■ Übungstext ■
● ● ● ● ●
Soziale Benachteiligungen oder individuelle Beeinträchtigungen junger Menschen stehen oft in einem wechselseitigen Zusammenhang mit gesundheitlichen und psychosozialen Belastungen. Die erhöhte psychosomatische Beschwerdelast bei Kindern und Jugendlichen in sozial belasteten Lebenswelten und Armutslagen kann zu schulisch und beruflich beeinträchtigenden, psychischen Behinderungen, Lernbehinderungen und sozialer Exklusion führen. Die Corona-Pandemie hat den Zusammenhang von sozialer und gesundheitlicher Ungleichheit noch einmal deutlicher gemacht: Von Armut oder sozialer Ausgrenzung bedrohte Jugendliche sind nicht nur einem größeren Infektionsrisiko ausgesetzt – auch in Bezug auf die psychischen Folgen der Corona-Krise sind sie nachweislich einem größeren Risiko in Bezug auf depressive Angst- und Stressreaktionen ausgesetzt.
● ● ● ● ●
■ Gegebene Zeilen ■

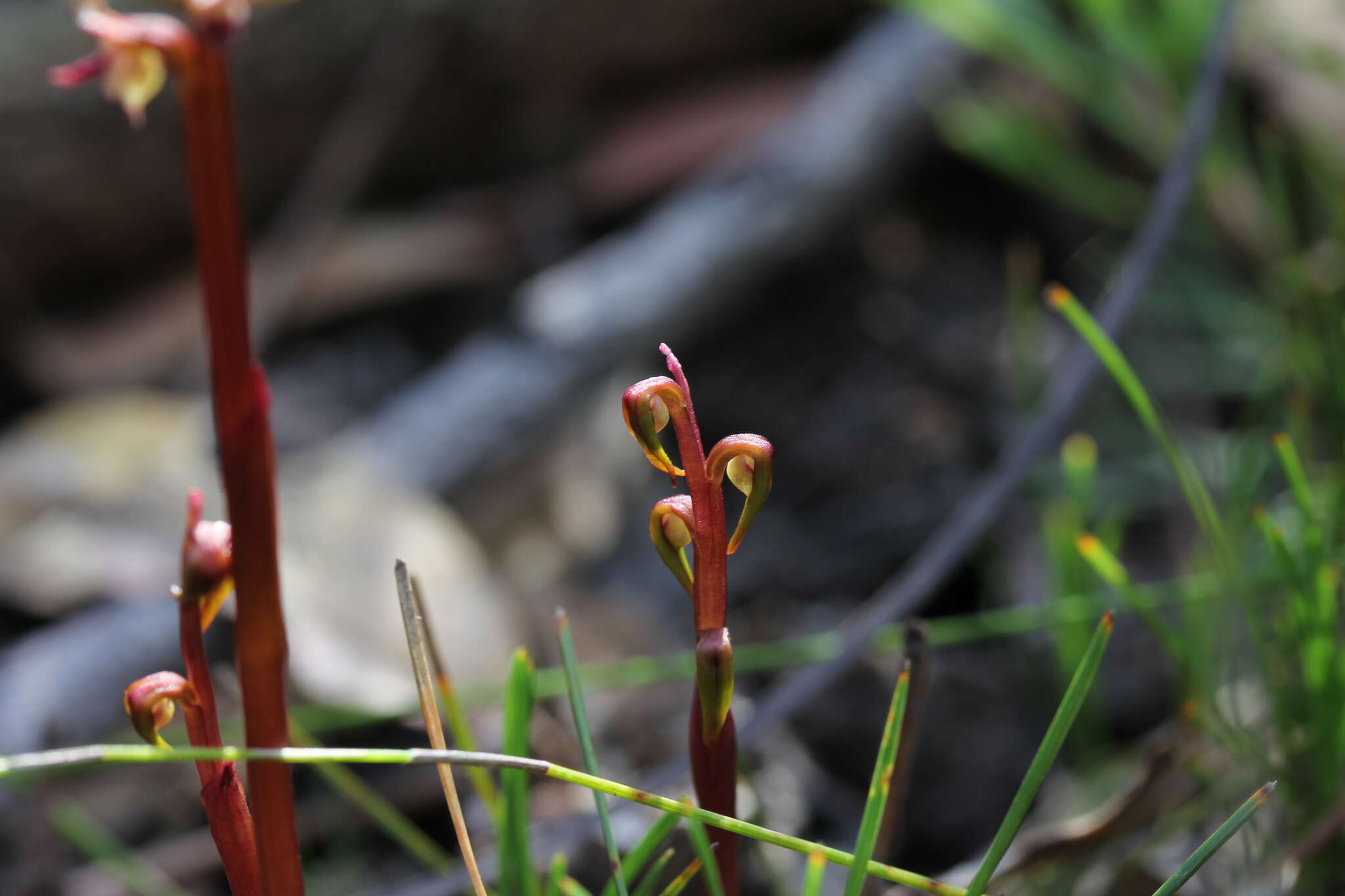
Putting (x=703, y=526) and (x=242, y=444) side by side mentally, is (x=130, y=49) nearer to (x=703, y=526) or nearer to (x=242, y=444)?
● ● ● ● ●
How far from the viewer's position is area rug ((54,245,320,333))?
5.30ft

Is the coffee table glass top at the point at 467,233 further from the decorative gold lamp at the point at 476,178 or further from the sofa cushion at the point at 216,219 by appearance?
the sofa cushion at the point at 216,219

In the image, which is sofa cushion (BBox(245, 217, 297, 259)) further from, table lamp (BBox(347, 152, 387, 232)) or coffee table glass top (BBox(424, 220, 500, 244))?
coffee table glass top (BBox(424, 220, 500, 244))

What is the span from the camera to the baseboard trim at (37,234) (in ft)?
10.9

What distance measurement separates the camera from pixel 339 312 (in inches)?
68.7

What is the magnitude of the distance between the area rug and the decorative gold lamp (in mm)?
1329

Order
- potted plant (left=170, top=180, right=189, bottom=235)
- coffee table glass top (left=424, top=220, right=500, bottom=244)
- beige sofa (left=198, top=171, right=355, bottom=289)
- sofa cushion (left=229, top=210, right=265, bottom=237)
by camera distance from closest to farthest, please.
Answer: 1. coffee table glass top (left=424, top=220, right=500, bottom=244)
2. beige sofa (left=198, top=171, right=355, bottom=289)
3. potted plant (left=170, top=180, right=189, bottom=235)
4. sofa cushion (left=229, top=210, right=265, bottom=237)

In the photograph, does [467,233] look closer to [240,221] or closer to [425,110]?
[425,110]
● ● ● ● ●
Gib im Übungstext den Abschnitt von "Soziale Benachteiligungen oder" bis "und Stressreaktionen ausgesetzt." erneut wieder und ersetze dabei "Corona-Pandemie" durch "Covid-19-Pandemie".

■ Gelöste Aufgabe ■
Soziale Benachteiligungen oder individuelle Beeinträchtigungen junger Menschen stehen oft in einem wechselseitigen Zusammenhang mit gesundheitlichen und psychosozialen Belastungen. Die erhöhte psychosomatische Beschwerdelast bei Kindern und Jugendlichen in sozial belasteten Lebenswelten und Armutslagen kann zu schulisch und beruflich beeinträchtigenden, psychischen Behinderungen, Lernbehinderungen und sozialer Exklusion führen. Die Covid-19-Pandemie hat den Zusammenhang von sozialer und gesundheitlicher Ungleichheit noch einmal deutlicher gemacht: Von Armut oder sozialer Ausgrenzung bedrohte Jugendliche sind nicht nur einem größeren Infektionsrisiko ausgesetzt – auch in Bezug auf die psychischen Folgen der Corona-Krise sind sie nachweislich einem größeren Risiko in Bezug auf depressive Angst- und Stressreaktionen ausgesetzt.